Joe Konrath, indie publishing icon and author of the Newbie’s Guide to Publishing blog, routinely shares his sales numbers and income amounts. Denise Grover Swank shares her business plan. David Gaughran and Guy Kawasaki have written how-to guides for new writers learning how to navigate indie publishing and self-promotion.
Indie publishers should share this information. Instead of competing, writers should help each other succeed, mainly because indie publishing is fast becoming a huge, complicated business, one in which a writer can use as many allies as he can get.
Indie publishing is rapidly changing.
Around 2009, publishing companies priced ebooks equal to printed copies. Then founder and CEO of Amazon.com, Jeff Bezos came up with a brilliant marketing strategy.
Explains Anne R. Allen, “[Amazon] needed cheap books for the new Kindle owners. So they opened up Amazon to self-publishers, offering an author-friendly e-book creation system and a 70% ‘royalty’ to authors who priced their books in the range Amazon wanted to promote: between three and ten dollars.”
So began the “indie revolution.” But in the past five years, the market has changed.
Enticed by the bestselling ranks of indie publishers like Joe Konrath, Amanda Hocking, or John Locke, thousands of hopeful writers have entered the indie publishing business.
“For the new author who is thinking of launching a career by self-publishing through Amazon, it’s important to be aware things have changed drastically in recent months,” says Allen. She explains why the methods of past success–like garnering reviews, raising an Amazon profile through giveaways, or free marketing on Facebook–may not be options for writers in the future.
Thank goodness seasoned authors like Allen are discussing the industry’s changes. New indie publishers can set realistic goals and have a greater chance of success.
When one writer succeeds, opportunities for all writers increase.
In early 2011, bestselling author Barry Eisler turned down a half-million dollar deal in order to self-publish his next novel.
Because Eisler made this decision public and explained the reasons he made such a choice, all writers have more information. They know that self-publishing is a lucrative enough option for successful writer to turn down a contract with a traditional publisher. Furthermore, publishers know that writers have this option. When the writer knows he has other options, and the publisher knows a writer can choose to self-publish to great success, the offers from publishers become more advantageous to writers.
Sure, a writer could covet Eisler’s success. But Eisler could also have kept his decision a secret in an attempt to reap the benefits of the self-publishing market for himself.
Jealousy or competition between writers is a waste of energy, not only because of their entwined fortunes, but also because other writers are a target market.
Writers are also readers.
No dichotomy exists between “writers” and “readers.” The huge community of aspiring and successful authors? Also a community of prolific readers.

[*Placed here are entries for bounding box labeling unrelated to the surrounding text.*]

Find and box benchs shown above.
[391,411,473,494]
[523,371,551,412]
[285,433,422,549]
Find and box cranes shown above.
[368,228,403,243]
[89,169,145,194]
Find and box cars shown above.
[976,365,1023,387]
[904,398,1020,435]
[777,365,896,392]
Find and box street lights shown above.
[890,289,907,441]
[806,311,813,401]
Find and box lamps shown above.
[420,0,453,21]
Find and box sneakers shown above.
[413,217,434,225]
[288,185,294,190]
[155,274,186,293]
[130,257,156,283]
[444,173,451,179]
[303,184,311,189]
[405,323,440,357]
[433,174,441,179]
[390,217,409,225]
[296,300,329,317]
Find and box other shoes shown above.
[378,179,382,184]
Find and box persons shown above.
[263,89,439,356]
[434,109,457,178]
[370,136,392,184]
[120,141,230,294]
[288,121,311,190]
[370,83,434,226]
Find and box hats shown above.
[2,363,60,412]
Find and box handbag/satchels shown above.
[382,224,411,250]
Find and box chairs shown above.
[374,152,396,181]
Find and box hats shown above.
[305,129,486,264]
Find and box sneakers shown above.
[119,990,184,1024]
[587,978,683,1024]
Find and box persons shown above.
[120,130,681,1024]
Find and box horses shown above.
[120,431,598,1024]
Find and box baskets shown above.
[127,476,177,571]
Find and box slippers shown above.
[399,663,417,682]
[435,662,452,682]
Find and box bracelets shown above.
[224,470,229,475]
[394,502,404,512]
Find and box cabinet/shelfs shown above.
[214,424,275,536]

Writers read books. Writers review books. Writers talk about books. Word of mouth is still the best promotion for a book, and in the Internet age, it’s even easier to spread word of mouth. These writers can then spread the word about each other’s books beyond the writing community. Other readers trust a writer’s opinion on which books to read.
When writers share information with each other, they can also promote each other’s books. When an experienced author shares what he has learned in the indie publishing business, he is also introducing a huge audience of fellow writers to his work.
If you’re new to indie publishing, like me, make the pledge to gather as much information as possible, and then pass that information along to the benefit of all.